_Required action_: Copy the records below word for word. Stop after the line that contains "common name: moose".

_Source information_:
- - - -
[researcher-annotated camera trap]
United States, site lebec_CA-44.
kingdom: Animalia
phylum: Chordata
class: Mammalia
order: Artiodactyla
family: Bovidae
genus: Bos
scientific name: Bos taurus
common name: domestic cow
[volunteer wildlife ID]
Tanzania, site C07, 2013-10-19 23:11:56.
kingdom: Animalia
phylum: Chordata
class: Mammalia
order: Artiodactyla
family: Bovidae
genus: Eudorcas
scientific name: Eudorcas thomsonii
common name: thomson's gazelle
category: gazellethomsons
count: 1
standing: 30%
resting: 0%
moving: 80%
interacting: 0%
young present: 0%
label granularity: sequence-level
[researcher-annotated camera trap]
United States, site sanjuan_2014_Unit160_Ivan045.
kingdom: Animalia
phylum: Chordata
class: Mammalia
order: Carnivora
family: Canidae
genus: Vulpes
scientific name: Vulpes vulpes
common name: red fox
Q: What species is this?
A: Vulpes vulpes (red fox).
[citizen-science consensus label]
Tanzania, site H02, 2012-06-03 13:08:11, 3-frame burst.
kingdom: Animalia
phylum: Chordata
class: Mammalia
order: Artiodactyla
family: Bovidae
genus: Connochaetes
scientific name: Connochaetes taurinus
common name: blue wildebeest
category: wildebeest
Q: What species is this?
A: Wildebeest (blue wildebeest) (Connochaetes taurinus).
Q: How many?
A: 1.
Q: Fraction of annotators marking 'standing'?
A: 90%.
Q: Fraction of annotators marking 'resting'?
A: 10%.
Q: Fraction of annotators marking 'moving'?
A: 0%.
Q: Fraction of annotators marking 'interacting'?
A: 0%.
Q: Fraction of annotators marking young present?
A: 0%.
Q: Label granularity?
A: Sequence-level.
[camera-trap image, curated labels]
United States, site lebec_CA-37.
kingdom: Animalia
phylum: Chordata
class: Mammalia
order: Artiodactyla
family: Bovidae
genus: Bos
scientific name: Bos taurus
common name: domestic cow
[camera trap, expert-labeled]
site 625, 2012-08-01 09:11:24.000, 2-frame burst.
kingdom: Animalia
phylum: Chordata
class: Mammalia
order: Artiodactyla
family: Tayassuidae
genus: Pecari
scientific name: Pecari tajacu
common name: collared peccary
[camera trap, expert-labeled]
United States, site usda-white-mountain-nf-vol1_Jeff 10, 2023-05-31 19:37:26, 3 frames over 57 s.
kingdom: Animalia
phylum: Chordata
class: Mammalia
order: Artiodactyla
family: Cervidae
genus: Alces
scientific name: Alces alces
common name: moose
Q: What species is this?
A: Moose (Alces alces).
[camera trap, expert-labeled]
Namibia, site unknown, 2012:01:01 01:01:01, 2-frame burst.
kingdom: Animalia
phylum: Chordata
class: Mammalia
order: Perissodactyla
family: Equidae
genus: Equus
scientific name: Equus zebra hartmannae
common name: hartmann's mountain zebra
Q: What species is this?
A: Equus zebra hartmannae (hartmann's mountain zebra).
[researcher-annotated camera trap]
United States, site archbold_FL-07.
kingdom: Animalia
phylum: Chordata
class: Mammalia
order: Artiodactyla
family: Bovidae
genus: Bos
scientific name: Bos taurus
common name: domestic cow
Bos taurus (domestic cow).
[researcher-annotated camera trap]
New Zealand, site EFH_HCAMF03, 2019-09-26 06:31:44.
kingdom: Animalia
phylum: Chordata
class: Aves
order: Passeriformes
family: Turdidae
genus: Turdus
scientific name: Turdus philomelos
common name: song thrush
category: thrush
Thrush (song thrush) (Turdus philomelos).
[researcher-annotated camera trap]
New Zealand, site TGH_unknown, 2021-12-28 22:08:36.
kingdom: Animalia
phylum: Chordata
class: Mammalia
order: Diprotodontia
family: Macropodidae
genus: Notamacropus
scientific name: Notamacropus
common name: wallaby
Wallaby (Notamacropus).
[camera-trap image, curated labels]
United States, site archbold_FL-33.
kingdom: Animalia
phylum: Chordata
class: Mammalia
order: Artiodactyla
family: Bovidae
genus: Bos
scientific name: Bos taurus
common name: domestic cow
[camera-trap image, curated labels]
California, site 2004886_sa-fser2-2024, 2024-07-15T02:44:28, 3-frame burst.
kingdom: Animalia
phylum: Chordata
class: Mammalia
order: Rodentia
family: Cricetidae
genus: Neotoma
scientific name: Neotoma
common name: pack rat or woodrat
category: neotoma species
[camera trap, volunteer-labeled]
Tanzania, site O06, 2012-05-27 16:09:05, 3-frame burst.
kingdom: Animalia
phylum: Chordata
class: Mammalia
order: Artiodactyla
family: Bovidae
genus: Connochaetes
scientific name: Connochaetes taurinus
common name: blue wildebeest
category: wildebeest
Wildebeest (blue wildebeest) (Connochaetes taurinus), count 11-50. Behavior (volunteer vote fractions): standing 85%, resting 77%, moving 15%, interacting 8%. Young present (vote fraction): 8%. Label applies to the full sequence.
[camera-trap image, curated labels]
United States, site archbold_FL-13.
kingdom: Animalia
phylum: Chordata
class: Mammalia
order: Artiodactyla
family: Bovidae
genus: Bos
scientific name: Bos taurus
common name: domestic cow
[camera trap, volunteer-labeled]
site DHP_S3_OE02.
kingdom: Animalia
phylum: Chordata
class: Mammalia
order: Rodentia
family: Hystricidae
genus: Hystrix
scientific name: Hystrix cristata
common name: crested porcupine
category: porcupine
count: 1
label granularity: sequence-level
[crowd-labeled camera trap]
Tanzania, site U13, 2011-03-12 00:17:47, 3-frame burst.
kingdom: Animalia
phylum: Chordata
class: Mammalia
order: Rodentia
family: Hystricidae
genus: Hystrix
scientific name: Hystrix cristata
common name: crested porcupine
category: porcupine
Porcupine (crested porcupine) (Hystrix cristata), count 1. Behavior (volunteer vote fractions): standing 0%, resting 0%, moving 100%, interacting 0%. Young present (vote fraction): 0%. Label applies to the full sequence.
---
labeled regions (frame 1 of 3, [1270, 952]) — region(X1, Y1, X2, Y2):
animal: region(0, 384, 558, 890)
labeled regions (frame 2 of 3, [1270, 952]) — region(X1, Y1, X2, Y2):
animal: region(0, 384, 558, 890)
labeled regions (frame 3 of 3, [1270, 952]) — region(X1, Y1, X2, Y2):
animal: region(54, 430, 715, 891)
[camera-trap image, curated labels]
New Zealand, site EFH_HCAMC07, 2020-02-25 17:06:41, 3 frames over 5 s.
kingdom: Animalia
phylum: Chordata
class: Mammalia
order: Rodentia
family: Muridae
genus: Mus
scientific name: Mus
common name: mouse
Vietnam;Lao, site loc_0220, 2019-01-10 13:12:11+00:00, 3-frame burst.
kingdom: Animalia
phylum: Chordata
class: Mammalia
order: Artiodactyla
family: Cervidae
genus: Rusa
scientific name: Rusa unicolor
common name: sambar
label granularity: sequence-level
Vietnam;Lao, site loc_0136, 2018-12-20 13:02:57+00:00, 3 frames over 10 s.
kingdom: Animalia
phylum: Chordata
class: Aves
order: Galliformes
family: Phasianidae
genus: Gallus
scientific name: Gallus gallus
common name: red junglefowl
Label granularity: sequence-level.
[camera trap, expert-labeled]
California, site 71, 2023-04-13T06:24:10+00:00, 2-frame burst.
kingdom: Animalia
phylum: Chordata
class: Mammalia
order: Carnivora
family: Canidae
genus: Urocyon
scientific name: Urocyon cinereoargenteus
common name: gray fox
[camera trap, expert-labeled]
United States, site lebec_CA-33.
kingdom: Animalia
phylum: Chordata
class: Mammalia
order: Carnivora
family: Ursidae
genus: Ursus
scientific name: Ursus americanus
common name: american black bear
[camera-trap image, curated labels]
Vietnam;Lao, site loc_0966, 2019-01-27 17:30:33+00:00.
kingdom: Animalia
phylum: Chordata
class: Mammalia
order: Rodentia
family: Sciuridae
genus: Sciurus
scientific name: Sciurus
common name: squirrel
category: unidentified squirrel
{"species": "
- - - -
_Result of the task_:
[researcher-annotated camera trap]
United States, site lebec_CA-44.
kingdom: Animalia
phylum: Chordata
class: Mammalia
order: Artiodactyla
family: Bovidae
genus: Bos
scientific name: Bos taurus
common name: domestic cow
[volunteer wildlife ID]
Tanzania, site C07, 2013-10-19 23:11:56.
kingdom: Animalia
phylum: Chordata
class: Mammalia
order: Artiodactyla
family: Bovidae
genus: Eudorcas
scientific name: Eudorcas thomsonii
common name: thomson's gazelle
category: gazellethomsons
count: 1
standing: 30%
resting: 0%
moving: 80%
interacting: 0%
young present: 0%
label granularity: sequence-level
[researcher-annotated camera trap]
United States, site sanjuan_2014_Unit160_Ivan045.
kingdom: Animalia
phylum: Chordata
class: Mammalia
order: Carnivora
family: Canidae
genus: Vulpes
scientific name: Vulpes vulpes
common name: red fox
Q: What species is this?
A: Vulpes vulpes (red fox).
[citizen-science consensus label]
Tanzania, site H02, 2012-06-03 13:08:11, 3-frame burst.
kingdom: Animalia
phylum: Chordata
class: Mammalia
order: Artiodactyla
family: Bovidae
genus: Connochaetes
scientific name: Connochaetes taurinus
common name: blue wildebeest
category: wildebeest
Q: What species is this?
A: Wildebeest (blue wildebeest) (Connochaetes taurinus).
Q: How many?
A: 1.
Q: Fraction of annotators marking 'standing'?
A: 90%.
Q: Fraction of annotators marking 'resting'?
A: 10%.
Q: Fraction of annotators marking 'moving'?
A: 0%.
Q: Fraction of annotators marking 'interacting'?
A: 0%.
Q: Fraction of annotators marking young present?
A: 0%.
Q: Label granularity?
A: Sequence-level.
[camera-trap image, curated labels]
United States, site lebec_CA-37.
kingdom: Animalia
phylum: Chordata
class: Mammalia
order: Artiodactyla
family: Bovidae
genus: Bos
scientific name: Bos taurus
common name: domestic cow
[camera trap, expert-labeled]
site 625, 2012-08-01 09:11:24.000, 2-frame burst.
kingdom: Animalia
phylum: Chordata
class: Mammalia
order: Artiodactyla
family: Tayassuidae
genus: Pecari
scientific name: Pecari tajacu
common name: collared peccary
[camera trap, expert-labeled]
United States, site usda-white-mountain-nf-vol1_Jeff 10, 2023-05-31 19:37:26, 3 frames over 57 s.
kingdom: Animalia
phylum: Chordata
class: Mammalia
order: Artiodactyla
family: Cervidae
genus: Alces
scientific name: Alces alces
common name: moose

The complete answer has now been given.